Dalam buku teks ekonomi, ada sebuah teori yang mencoba untuk mengeksplorasi hubungan penting antara uang dan tingkat harga. Teori tersebut dikenal dengan teori kuantitas uang.
Teori tersebut menyatakan bahwa bahwa pengeluaran total (dalam bentuk uang) sebanding dengan jumlah uang yang ada dalam perekonomian. Secara matematis, ini dapat dirumuskan sebagai berikut:
M × V = P × Y
Sisi sebelah kiri merepresentasikan jumlah uang, dimana V adalah kecepatan peredaran uang (berapa kali uang yang sama berpindah tangan) dan M adalah jumlah uang yang beredar. Sedangkan, sisi sebelah kanan merepresentasikan nilai moneter dari output sebuah perekonomian, yang mana P adalah tingkat harga rata-rata, dan Y adalah output riil.

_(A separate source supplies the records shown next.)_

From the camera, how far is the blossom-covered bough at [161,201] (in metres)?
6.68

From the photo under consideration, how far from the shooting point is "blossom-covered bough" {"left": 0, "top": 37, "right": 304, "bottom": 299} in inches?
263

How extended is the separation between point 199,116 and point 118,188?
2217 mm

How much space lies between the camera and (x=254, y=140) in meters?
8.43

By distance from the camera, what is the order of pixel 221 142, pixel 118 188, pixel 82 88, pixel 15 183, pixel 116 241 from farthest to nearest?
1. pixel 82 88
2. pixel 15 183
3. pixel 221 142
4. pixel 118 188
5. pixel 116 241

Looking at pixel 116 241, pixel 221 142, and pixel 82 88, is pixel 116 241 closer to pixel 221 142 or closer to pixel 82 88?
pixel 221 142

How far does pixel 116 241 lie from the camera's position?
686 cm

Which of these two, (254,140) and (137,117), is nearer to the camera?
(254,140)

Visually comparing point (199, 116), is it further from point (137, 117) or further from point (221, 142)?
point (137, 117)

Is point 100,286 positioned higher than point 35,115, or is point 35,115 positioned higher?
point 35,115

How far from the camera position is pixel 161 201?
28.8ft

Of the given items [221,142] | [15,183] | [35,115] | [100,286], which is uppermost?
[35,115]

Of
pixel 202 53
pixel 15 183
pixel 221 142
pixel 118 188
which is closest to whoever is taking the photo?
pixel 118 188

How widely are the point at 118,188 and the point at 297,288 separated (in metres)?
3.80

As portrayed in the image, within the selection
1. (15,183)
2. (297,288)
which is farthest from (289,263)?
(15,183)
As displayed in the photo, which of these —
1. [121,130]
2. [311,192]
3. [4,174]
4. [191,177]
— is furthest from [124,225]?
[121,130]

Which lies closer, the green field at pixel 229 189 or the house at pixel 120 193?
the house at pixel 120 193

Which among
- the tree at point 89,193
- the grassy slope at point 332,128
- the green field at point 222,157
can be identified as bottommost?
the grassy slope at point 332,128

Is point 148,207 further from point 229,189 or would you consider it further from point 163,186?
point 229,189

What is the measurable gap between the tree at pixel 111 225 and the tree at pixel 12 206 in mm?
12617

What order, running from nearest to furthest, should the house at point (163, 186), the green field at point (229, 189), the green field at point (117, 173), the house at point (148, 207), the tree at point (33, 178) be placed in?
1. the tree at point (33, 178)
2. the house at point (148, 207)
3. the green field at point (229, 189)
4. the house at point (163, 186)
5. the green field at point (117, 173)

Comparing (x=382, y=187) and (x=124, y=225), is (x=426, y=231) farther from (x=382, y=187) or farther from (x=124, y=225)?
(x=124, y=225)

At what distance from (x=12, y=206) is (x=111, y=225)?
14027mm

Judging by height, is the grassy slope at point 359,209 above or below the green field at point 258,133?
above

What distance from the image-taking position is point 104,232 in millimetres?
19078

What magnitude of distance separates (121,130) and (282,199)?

Ide dasarnya adalah bahwa selama periode tertentu, jumlah uang yang digunakan untuk membeli semua barang dan jasa dalam perekonomian, M × V, sama dengan nilai moneter dari output ini, P × Y.
Mari kita ambil contoh sederhana, asumsikan, perekonomian hanya memproduksi satu jenis barang X. Ketika uang sebesar Rp100 (M) berpindah tangan dua kali, maka uang tersebut dapat membeli barang X yang berharga 50 (P) sebanyak 4 unit. Di sini, nilai moneter output adalah kuantitas barang dikali dengan harganya.
Dari teori ini, kemudian muncullah kelompok ekonom monetaris, yang percaya bahwa tingkat harga (tingkat inflasi) dapat dikendalikan melalui memanipulasi laju pertumbuhan jumlah uang beredar. Mereka berpendapat bahwa ada hubungan sebab akibat dari pertumbuhan uang ke inflasi.